__AIM OF THE TASK__: Return the passage of the North Africa campaign post below from "a GURPS World" to "styles of play.", copied word for word.

__PAGE TEXT__:
=== Section Start ===

I've been thinking about running this GURPS WWII campaign for years and just thought I'd post it here to see what people thought of it.

 

All the King's Men

The War in North Africa

a GURPS World War Two campaign

 

 

Premise: All the King's Men will consist of three intertwined campaigns set during the Desert War in North Africa during World War Two. One campaign will focus on the war on land, one in the air, and the third at sea. The campaign style will be a mix of the "Gritty Heroes" and the "Dashing, Daring, Do" styles of play.

 

This will be a long term campaign lasting through nearly half of the war. The Desert War began in September of 1940 and didn't finally wrap up until May of 1943, 32 months later.

 

The land campaign will see the PCs start as the seasoned soldiers of the 16th British Infantry Brigade, having fought in the early skirmishes against the Italians in June, July, and August. By the end you'll be elite troops with either Major Ralph Bagnold's Long Range Desert Group or Lieutenant-Colonel David Sterling's Special Air Service.

=== Section End ===

__MATERIAL PROVIDED__:

=== Section Start ===

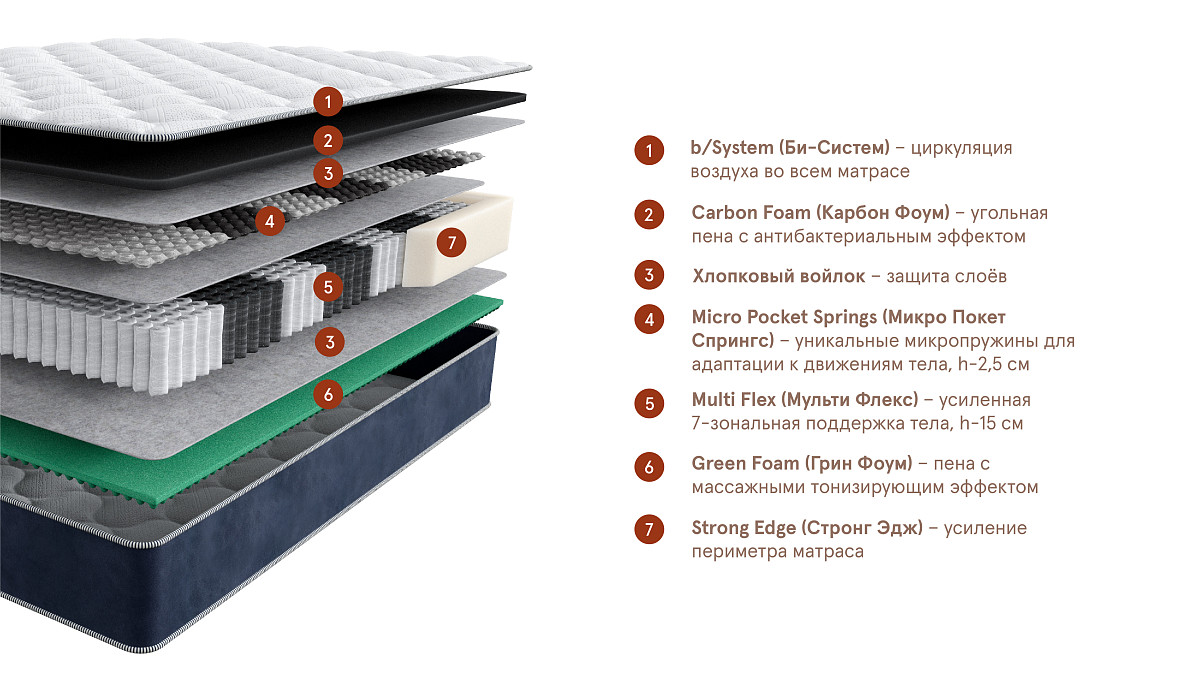 1
2
3
4
7
5
3
6

1 b/System (Би-Систем) – циркуляция воздуха во всем матрасе

2 Carbon Foam (Карбон Фоум) – угольная пена с антибактериальным эффектом

3 Хлопковый войлок – защита слоёв

4 Micro Pocket Springs (Микро Покет Спрингс) – уникальные микропружины для адаптации к движениям тела, h-2,5 см

5 Multi Flex (Мульти Флекс) – усиленная 7-зональная поддержка тела, h-15 см

6 Green Foam (Грин Фоум) – пена с массажными тонизирующим эффектом

7 Strong Edge (Стронг Эдж) – усиление периметра матраса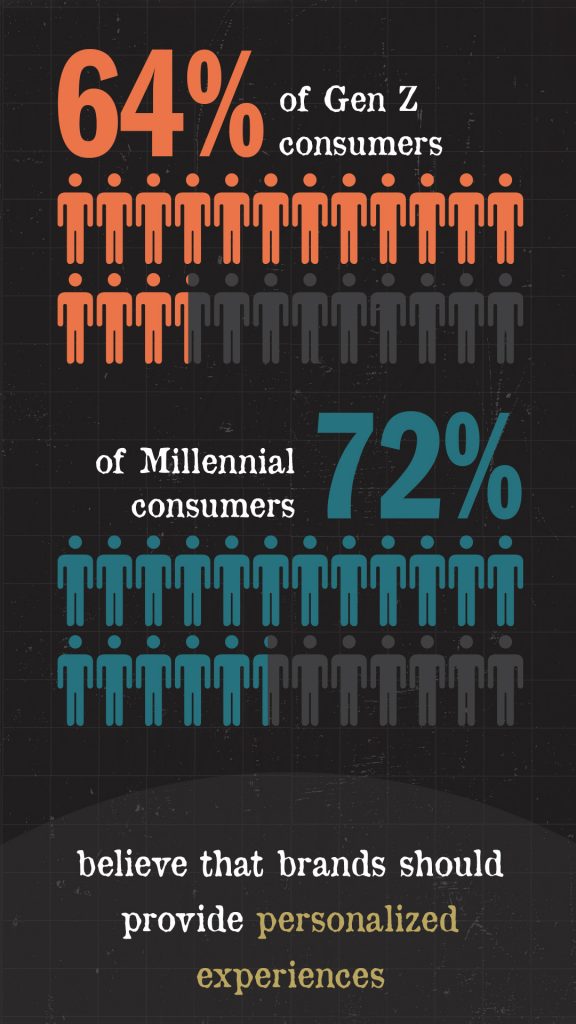 64% of Gen Z consumers

of Millennial consumers 72%

believe that brands should provide personalized experiences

=== Section End ===

__EXERCISE ANSWER__:
a GURPS World War Two campaign

 

 

Premise: All the King's Men will consist of three intertwined campaigns set during the Desert War in North Africa during World War Two. One campaign will focus on the war on land, one in the air, and the third at sea. The campaign style will be a mix of the "Gritty Heroes" and the "Dashing, Daring, Do" styles of play.